YOUR TASK: Gather every line of the data below that contains the string "player" and copy those lines out. The match is case-sensitive.

INPUT:

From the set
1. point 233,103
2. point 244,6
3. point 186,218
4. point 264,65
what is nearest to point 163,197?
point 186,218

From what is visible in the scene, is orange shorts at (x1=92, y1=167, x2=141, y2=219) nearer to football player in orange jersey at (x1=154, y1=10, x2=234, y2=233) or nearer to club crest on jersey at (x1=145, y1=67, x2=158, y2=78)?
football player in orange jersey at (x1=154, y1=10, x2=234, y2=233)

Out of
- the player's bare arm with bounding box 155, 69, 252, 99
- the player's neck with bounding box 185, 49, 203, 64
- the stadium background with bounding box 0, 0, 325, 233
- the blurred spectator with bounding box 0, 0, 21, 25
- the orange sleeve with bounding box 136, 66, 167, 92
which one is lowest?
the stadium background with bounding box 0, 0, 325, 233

==

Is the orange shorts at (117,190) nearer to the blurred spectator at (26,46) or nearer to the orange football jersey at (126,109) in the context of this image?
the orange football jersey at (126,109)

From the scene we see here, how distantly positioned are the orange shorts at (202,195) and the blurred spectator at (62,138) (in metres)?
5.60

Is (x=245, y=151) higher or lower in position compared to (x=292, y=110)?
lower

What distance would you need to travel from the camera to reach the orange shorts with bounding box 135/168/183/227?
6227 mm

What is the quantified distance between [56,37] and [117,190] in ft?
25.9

* * *

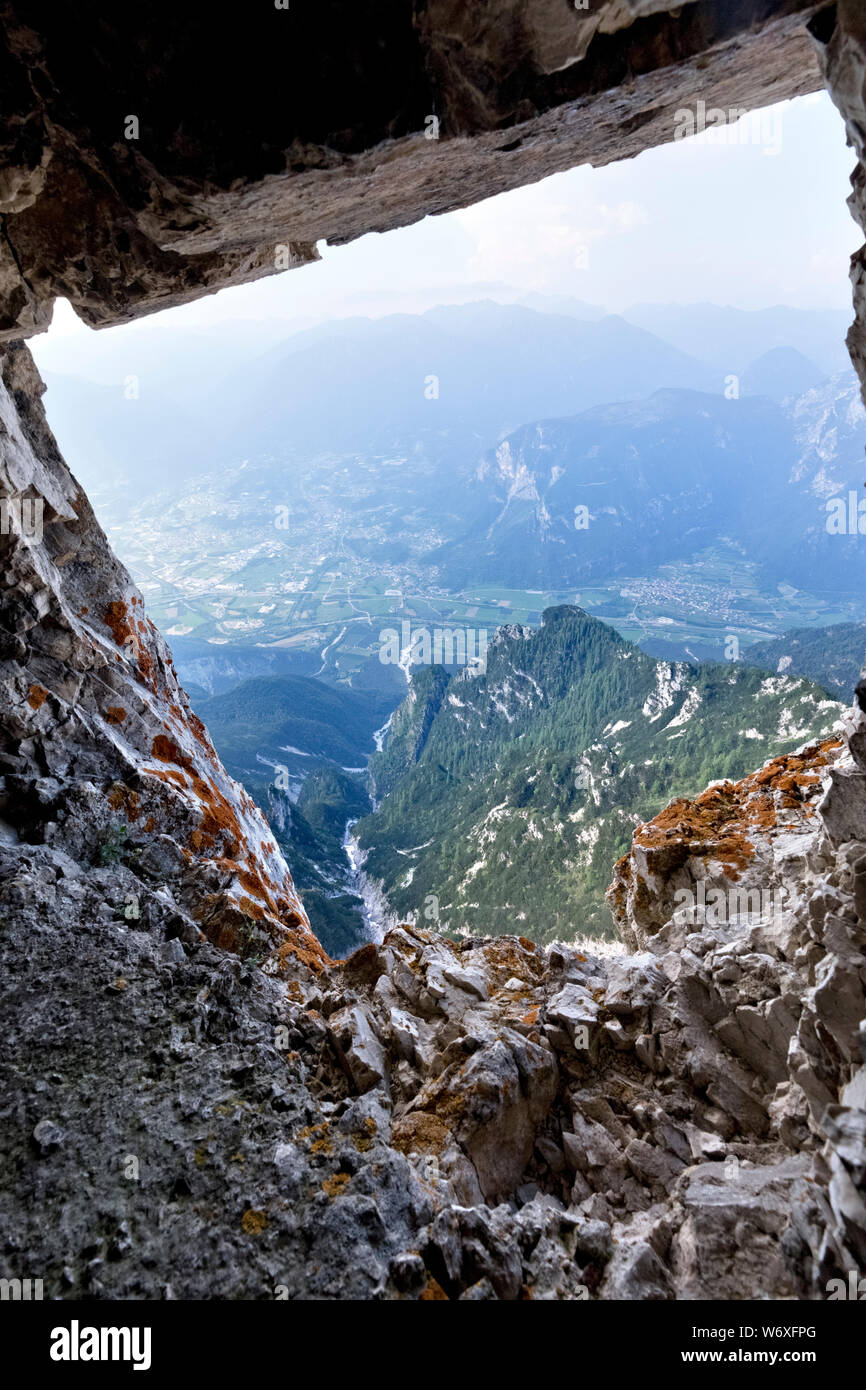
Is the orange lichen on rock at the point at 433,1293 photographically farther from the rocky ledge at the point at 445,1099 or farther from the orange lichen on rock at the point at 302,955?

THE ANSWER:
From what is visible in the scene, is orange shorts at (x1=92, y1=167, x2=141, y2=219) nearer to football player in orange jersey at (x1=154, y1=10, x2=234, y2=233) or nearer to club crest on jersey at (x1=145, y1=67, x2=158, y2=78)?
football player in orange jersey at (x1=154, y1=10, x2=234, y2=233)
- the player's bare arm with bounding box 155, 69, 252, 99
- the player's neck with bounding box 185, 49, 203, 64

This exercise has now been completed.